**Work to complete:**
A. From the pool cue advice below, reproduce word for word the part that opens with the words containing "The best playing cue will" and closes with "of the joint.".
B. Answer these from the pool cue advice below:
(i) What tip diameter is usually wanted on a shaft for nine ball and 8 ball?
(ii) At least how much should you expect to pay for a quality cue if you want the wrap and some inlays?
(iii) What kind of wrap is on the author's custom cue?

The dirty secret about pool cues is that it doesn’t really matter. I have a beautiful custom cue with an Irish Linen wrap, 8 floating points in the butt, and all that. It’s probably worth a grand today. But if you put that cue up against a $100 sneaky pete, the one that will play better will be… the one that has the best $5 tip on it. Or as Robert Byrne said, “Give a great pool player a broom handle with a good tip on the end, and he’ll run a rack on you and sweep the joint out afterwards.”
So when shopping for a cue, just be aware that there’s really no need to spend more than a hundred to two hundred bucks unless you want the decoration and fancy wraps.
The best playing cue will always be a one-piece - the joint of a two piece cue is a weak spot. But you can’t carry a one-piece around easily, so we buy cues that are in two pieces and screw together. Therefore, your main concern should be the quality of the joint.
Sneaky Pete cues are actually great choices, because their design generally means a solid, wood on wood joint with no plastic or steel bits in the middle. The Dufferin Sneaky Pete is one of the best playing cues around, because it’s got a solid wood on wood joint with a thick joint screw holding it together.
If you’re going to pay only $100 or so for a cue, stay away from the ‘fancy’ ones. They’ll have cheap plastic inlays that will buzz and rattle, handles wrapped with rough cheap thread, and shoddy construction. Get a sneaky pete. If you want the wrap and some inlays and such, expect to pay at least $250 for a quality cue.
The next thing to worry about is the shaft. For nine ball and 8 ball, you want a shaft with a ‘pro’ taper ( the diameter of the shaft is constant for the last 13-18 inches or so, then it tapers), and a tip that’s usually 12mm or 13mm in diameter. For snooker, you want a continuous taper and a smaller tip. In snooker you don’t use big strokes and you don’t put much english on the ball. In 9 ball and 8 ball you do. With a continuous taper, your fingers will be opened and closed by the shaft as you move it back and forth, and that can affect accuracy. With a pro taper, that doesn’t happen.
Make sure the shaft of the cue is stiff - the stiffer the better. Whack the cue near the joint with the heel of your hand, and watch to see if the shaft deflects a lot or vibrates back and forth. Cheap cues may use less dense wood or wood with poor grain and it’ll be all whippy and that will throw off your accuracy when shooting with english.
Another good test is to whack the cue in various places and see if there are any buzzes or extra vibrations. You want it to feel completely solid. Try doing that with a one-piece and know what that feels like, and then do the same thing with a two piece and make sure it’s not behaving strangely.

**Record extracts:**
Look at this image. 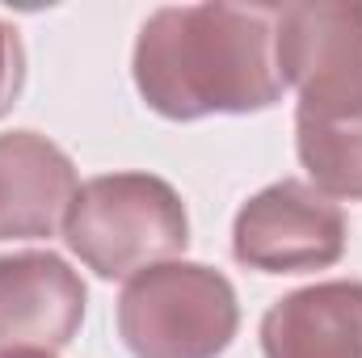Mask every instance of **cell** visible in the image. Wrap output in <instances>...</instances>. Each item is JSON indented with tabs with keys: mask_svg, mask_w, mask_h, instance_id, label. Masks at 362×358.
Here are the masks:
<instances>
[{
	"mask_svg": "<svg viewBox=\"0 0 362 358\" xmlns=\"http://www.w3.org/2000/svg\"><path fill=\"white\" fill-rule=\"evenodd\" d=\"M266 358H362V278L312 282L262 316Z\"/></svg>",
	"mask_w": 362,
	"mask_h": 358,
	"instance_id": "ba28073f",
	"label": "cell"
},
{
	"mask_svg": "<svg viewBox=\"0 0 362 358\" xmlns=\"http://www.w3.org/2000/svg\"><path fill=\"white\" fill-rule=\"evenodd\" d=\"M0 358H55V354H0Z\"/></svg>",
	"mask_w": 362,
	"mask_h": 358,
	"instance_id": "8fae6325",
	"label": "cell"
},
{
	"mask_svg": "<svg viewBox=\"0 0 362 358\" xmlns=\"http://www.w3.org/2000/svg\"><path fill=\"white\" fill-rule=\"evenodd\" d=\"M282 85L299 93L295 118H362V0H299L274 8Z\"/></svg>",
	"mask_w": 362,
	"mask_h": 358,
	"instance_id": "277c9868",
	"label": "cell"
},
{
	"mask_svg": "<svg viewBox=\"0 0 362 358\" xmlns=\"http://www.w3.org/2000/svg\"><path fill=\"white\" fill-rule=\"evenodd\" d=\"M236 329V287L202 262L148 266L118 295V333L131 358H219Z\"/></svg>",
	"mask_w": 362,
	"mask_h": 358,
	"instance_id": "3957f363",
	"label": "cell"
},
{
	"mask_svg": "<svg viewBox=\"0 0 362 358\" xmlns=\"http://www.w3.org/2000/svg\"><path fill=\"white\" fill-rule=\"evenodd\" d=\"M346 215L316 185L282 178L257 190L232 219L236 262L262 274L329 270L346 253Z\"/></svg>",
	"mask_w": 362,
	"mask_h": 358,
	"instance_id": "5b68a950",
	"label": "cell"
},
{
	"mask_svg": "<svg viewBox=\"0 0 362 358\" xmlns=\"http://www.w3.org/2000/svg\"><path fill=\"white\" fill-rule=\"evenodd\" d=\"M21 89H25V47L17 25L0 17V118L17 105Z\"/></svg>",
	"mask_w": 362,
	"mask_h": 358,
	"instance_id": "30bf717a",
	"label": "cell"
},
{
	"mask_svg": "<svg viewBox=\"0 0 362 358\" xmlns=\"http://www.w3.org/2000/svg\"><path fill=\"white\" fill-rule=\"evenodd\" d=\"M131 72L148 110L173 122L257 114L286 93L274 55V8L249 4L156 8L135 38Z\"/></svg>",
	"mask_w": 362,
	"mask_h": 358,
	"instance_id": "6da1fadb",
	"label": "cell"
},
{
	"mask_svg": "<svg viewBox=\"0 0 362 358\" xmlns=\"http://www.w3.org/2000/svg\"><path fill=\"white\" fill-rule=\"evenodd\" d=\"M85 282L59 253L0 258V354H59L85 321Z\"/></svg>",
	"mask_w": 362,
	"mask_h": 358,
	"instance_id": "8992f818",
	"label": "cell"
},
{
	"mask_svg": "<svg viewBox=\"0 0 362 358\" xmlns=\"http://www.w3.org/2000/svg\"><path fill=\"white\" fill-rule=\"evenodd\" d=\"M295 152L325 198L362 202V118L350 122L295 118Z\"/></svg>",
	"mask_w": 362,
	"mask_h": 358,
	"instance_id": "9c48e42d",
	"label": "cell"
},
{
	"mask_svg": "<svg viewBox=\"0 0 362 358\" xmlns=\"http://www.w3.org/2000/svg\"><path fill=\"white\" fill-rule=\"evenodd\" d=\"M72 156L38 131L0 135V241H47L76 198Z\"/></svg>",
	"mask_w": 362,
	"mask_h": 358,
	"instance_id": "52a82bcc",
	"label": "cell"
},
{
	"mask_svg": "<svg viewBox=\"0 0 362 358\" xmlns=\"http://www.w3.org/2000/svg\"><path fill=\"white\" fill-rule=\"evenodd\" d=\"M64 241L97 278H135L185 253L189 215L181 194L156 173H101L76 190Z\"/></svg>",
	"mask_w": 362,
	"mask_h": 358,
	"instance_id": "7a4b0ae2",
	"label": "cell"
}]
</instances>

...

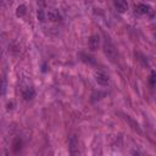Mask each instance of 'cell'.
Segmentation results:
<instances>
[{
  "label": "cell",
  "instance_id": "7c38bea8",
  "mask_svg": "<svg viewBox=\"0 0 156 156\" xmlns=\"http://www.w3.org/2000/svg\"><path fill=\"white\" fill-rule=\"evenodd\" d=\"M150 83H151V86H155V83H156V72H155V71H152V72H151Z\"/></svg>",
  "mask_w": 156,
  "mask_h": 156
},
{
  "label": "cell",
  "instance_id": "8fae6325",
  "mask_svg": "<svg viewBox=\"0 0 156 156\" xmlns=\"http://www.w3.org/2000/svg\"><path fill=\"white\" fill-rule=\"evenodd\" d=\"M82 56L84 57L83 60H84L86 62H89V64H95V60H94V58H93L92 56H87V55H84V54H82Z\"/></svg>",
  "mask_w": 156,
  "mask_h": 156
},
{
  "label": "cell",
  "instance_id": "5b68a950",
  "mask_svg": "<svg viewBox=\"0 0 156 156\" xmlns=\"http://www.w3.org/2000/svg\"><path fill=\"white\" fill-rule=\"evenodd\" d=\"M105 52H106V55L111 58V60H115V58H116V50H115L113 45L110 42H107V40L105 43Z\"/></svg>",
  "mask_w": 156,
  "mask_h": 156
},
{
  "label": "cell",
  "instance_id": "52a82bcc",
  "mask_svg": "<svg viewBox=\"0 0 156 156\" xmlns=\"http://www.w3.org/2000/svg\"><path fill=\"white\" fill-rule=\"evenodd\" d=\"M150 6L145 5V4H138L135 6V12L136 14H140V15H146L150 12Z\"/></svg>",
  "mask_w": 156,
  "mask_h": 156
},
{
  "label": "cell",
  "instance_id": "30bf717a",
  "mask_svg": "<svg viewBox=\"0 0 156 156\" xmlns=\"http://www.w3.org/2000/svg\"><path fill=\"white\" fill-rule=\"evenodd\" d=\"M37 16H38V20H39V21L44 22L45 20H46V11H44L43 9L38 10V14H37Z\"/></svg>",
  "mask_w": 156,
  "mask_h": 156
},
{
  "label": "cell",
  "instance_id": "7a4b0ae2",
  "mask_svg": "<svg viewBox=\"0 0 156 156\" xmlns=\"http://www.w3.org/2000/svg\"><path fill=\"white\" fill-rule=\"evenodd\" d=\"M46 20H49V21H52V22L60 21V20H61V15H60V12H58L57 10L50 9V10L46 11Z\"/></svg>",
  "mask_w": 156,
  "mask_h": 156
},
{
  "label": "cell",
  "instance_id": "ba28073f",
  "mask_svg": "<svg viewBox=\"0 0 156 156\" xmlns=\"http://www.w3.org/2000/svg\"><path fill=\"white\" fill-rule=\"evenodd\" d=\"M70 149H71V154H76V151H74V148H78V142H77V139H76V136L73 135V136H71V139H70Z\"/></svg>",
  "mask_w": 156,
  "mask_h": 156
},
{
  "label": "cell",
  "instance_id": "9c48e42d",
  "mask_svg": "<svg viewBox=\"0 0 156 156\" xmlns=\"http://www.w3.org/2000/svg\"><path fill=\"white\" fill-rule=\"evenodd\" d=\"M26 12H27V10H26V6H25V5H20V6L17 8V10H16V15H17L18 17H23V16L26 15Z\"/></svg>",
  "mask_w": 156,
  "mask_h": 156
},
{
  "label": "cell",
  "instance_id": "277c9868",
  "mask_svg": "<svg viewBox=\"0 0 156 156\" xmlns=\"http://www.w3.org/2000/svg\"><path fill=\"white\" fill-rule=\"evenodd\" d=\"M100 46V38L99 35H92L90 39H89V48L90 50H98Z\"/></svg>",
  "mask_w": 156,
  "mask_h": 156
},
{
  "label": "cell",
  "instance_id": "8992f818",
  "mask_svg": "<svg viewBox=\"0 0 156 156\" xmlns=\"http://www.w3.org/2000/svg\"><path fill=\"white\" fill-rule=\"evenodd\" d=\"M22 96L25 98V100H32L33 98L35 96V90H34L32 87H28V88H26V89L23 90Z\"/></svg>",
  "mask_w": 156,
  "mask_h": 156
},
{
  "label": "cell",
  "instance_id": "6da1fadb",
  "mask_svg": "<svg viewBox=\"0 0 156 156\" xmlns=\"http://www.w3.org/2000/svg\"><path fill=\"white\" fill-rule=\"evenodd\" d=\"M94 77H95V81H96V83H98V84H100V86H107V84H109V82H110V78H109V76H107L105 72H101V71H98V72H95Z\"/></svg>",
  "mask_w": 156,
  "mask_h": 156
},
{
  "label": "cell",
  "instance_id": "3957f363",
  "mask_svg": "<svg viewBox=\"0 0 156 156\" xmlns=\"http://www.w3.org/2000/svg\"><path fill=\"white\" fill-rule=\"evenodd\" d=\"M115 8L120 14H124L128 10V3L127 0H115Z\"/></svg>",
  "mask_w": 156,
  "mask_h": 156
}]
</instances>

--

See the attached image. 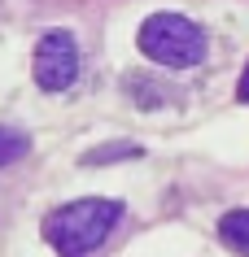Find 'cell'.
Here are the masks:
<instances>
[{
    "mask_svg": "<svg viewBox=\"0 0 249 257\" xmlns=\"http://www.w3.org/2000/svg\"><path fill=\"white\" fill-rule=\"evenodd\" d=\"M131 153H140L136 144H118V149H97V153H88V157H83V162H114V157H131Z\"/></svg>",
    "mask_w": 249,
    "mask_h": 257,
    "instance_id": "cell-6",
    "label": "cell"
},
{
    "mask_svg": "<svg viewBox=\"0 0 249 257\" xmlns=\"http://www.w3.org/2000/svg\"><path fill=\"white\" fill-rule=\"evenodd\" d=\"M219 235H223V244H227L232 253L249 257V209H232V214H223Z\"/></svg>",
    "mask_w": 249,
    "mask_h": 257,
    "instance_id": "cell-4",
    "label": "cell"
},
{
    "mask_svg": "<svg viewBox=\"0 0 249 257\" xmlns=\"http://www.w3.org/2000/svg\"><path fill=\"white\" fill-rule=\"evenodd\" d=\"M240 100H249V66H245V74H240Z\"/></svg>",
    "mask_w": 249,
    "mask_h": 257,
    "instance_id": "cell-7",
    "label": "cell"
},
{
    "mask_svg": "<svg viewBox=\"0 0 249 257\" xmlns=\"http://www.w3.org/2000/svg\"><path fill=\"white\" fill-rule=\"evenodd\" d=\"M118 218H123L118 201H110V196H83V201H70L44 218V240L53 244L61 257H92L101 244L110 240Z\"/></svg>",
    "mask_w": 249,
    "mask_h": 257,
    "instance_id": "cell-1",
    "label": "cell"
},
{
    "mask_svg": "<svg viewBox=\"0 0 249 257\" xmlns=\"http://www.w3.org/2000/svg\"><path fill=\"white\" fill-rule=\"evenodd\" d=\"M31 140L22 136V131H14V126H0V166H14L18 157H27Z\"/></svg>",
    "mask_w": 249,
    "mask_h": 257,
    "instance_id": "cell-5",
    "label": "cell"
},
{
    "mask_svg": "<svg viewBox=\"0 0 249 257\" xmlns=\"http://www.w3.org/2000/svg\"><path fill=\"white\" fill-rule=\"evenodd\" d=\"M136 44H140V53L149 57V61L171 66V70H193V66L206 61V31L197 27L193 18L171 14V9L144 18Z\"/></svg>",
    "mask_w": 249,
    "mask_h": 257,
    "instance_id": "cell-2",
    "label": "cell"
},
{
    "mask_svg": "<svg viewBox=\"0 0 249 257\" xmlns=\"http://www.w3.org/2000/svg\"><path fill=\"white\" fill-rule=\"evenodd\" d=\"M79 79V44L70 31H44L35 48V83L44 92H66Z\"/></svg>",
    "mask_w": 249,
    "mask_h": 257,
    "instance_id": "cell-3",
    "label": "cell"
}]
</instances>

**Set of answers:**
A.
The best playing cue will always be a one-piece - the joint of a two piece cue is a weak spot. But you can’t carry a one-piece around easily, so we buy cues that are in two pieces and screw together. Therefore, your main concern should be the quality of the joint.

B.
(i) 12mm or 13mm
(ii) $250
(iii) An Irish Linen wrap